若林:テーマとして「今年はこれをやる!」ということは特になく、会場を取り巻く環境も変わりますし、時代の必然性だったり、失敗から学んだことから毎年改良改善をしていっていますね。強いて言えば、今年のテーマは「二世代でフェスに行こう!」ですかね。ここ数年家族連れのお客様が非常に増えてきています。昔であれば親に「ロック・コンサートに友達と行く!」と言ったら親に反対されていましたが、今では当たり前になってきていますから。お客様と積み重ねてきた年月を実感しています。

Rising Sun

– 2013年にはじまった「FRIDAY NIGHT SESSION」など多くのアーティストコラボが充実していますが、コラボ企画やセッションを多く仕掛けることになったきっかけを教えてください。

若林:CHABO(仲井戸麗市)さんに2013年RSRのメインステージをお願いしたことがきっかけで始まっています。やり続けていれば60歳過ぎのアーティストでもメインステージで出来るってことを、若手のアーティストたちにも感じてほしくて。「FRIDAY NIGHT SESSION」では一つのジャンルでくくって、RSRでしか観られないオリジナルな企画を創ろうということで、初年度から一緒にやって来たスタッフたちと一緒に企画しています。各年のテーマを形作るホストバンドがいて、そこに時代を超えた様々なゲストに出演していただきました。2014年は”Rock n’ Roll”をテーマにOKAMOTO’Sが、2015年は”Soul & Disco”をテーマにSCOOBIE DOが、2016年は”Folk Song”をテーマに真心ブラザーズがホスト役を務めてくれました。

提供記録

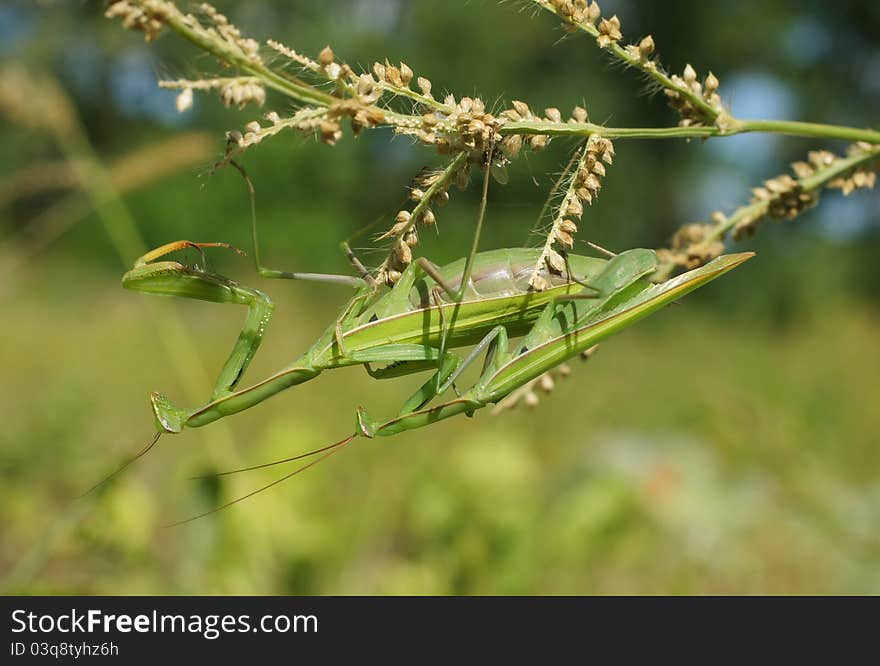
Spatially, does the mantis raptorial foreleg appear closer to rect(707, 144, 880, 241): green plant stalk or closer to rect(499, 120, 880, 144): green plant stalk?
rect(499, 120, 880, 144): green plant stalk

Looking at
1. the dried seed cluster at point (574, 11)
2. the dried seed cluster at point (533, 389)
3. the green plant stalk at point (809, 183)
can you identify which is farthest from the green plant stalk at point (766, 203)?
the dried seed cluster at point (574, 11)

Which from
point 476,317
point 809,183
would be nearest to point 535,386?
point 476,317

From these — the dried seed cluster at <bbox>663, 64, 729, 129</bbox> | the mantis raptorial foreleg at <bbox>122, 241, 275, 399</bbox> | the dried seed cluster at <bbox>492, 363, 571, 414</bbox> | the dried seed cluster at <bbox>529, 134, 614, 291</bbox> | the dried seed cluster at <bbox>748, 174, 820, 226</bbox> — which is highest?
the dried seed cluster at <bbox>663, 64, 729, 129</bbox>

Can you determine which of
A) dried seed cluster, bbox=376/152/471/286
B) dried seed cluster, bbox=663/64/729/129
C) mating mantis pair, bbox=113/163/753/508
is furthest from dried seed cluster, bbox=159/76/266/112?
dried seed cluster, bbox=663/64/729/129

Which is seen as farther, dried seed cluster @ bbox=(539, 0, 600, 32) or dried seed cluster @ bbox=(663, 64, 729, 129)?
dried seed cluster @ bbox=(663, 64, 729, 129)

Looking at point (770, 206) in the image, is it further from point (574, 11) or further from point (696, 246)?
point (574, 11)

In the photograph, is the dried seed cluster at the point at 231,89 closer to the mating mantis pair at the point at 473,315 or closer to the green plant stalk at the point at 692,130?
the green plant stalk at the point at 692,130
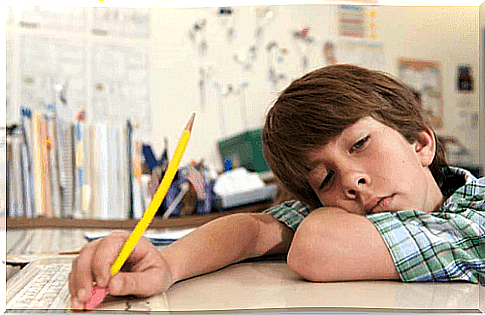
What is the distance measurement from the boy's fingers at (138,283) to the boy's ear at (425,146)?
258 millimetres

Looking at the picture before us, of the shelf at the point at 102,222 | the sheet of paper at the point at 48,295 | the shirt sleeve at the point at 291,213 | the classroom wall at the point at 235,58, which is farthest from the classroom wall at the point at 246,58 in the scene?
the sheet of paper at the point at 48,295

--

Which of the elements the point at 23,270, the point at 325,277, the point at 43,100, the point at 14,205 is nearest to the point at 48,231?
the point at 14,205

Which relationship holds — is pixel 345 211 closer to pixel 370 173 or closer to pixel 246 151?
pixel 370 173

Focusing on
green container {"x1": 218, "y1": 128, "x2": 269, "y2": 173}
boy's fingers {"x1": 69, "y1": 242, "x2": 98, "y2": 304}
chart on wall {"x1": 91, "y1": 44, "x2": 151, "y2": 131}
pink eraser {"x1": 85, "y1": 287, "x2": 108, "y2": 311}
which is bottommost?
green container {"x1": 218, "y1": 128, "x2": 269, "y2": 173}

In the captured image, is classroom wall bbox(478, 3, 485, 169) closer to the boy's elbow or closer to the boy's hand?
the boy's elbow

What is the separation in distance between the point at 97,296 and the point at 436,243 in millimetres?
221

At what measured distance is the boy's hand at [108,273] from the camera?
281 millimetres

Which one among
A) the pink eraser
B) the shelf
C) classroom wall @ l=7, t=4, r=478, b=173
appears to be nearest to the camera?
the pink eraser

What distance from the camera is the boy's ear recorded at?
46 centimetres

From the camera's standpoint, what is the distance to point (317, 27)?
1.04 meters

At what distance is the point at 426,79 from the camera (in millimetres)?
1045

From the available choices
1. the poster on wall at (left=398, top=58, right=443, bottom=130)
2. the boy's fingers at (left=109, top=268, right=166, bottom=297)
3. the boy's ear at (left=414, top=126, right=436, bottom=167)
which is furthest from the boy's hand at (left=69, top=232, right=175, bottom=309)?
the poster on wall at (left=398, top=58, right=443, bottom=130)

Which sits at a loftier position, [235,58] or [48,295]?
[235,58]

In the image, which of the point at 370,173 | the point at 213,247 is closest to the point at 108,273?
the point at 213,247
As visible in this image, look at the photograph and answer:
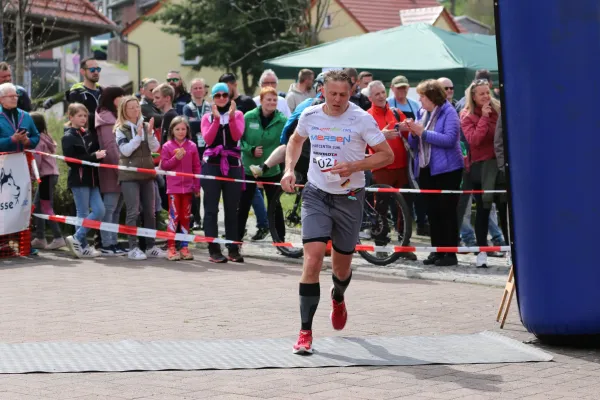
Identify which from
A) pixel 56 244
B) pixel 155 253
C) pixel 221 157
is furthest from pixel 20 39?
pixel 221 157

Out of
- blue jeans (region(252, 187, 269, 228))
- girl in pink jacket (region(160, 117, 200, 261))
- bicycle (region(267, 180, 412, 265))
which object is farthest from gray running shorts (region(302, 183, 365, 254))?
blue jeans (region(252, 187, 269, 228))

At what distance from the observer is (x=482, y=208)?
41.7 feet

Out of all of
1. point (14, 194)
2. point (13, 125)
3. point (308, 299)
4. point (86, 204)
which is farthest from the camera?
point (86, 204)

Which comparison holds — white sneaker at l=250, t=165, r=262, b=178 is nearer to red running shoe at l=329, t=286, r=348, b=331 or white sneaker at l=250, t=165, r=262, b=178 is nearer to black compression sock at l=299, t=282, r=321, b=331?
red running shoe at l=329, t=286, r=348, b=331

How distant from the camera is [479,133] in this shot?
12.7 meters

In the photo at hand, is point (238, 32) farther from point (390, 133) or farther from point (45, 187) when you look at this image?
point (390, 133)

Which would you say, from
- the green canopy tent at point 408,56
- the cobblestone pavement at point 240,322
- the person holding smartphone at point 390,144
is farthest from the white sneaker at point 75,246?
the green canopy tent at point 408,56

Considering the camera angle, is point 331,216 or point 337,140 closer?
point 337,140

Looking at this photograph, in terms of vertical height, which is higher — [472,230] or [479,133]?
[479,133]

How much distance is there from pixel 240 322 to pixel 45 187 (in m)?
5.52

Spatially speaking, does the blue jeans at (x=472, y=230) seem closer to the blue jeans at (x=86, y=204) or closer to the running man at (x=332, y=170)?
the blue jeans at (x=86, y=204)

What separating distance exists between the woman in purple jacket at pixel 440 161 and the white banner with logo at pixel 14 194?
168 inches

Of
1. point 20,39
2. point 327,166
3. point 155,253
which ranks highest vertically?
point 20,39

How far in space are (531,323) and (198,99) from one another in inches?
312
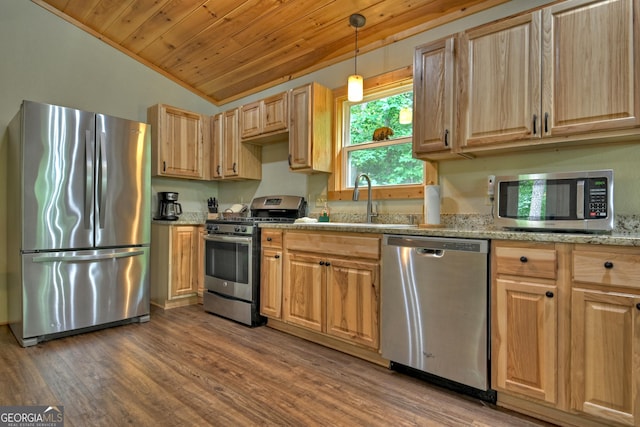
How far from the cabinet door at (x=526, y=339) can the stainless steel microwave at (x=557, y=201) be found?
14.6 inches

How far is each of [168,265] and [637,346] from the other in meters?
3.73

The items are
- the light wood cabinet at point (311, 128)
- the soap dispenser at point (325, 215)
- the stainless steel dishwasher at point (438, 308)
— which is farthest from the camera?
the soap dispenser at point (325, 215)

課題
本文のインタビューでは、2015年の「FRIDAY NIGHT SESSION」のホスト役を務めたのはどのバンドで、テーマは何だと述べられていますか。

解答
ホスト役はSCOOBIE DOで、テーマは”Soul & Disco”でした。